(Beginning of EXCERPTED RECORDS)
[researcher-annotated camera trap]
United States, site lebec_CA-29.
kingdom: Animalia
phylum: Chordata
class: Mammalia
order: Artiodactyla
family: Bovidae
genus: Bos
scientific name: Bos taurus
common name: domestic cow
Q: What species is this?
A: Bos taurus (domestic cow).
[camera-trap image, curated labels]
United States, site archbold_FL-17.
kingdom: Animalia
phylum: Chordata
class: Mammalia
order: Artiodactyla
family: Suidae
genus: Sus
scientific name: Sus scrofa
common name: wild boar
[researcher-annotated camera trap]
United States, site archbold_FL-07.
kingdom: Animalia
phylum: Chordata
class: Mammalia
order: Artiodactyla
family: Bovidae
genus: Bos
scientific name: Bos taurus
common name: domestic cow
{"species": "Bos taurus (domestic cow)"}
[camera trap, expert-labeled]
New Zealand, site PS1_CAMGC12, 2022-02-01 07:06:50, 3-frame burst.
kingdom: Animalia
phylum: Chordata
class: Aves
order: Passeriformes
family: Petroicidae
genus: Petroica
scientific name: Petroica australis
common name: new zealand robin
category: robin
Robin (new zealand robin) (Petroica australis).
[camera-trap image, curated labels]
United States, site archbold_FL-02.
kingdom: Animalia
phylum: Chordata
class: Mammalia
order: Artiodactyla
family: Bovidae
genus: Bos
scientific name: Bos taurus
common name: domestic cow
(End of EXCERPTED RECORDS)
## ASSIGNMENT
Please retype all of the records above exactly as they are.

## YOUR RESPONSE
[researcher-annotated camera trap]
United States, site lebec_CA-29.
kingdom: Animalia
phylum: Chordata
class: Mammalia
order: Artiodactyla
family: Bovidae
genus: Bos
scientific name: Bos taurus
common name: domestic cow
Q: What species is this?
A: Bos taurus (domestic cow).
[camera-trap image, curated labels]
United States, site archbold_FL-17.
kingdom: Animalia
phylum: Chordata
class: Mammalia
order: Artiodactyla
family: Suidae
genus: Sus
scientific name: Sus scrofa
common name: wild boar
[researcher-annotated camera trap]
United States, site archbold_FL-07.
kingdom: Animalia
phylum: Chordata
class: Mammalia
order: Artiodactyla
family: Bovidae
genus: Bos
scientific name: Bos taurus
common name: domestic cow
{"species": "Bos taurus (domestic cow)"}
[camera trap, expert-labeled]
New Zealand, site PS1_CAMGC12, 2022-02-01 07:06:50, 3-frame burst.
kingdom: Animalia
phylum: Chordata
class: Aves
order: Passeriformes
family: Petroicidae
genus: Petroica
scientific name: Petroica australis
common name: new zealand robin
category: robin
Robin (new zealand robin) (Petroica australis).
[camera-trap image, curated labels]
United States, site archbold_FL-02.
kingdom: Animalia
phylum: Chordata
class: Mammalia
order: Artiodactyla
family: Bovidae
genus: Bos
scientific name: Bos taurus
common name: domestic cow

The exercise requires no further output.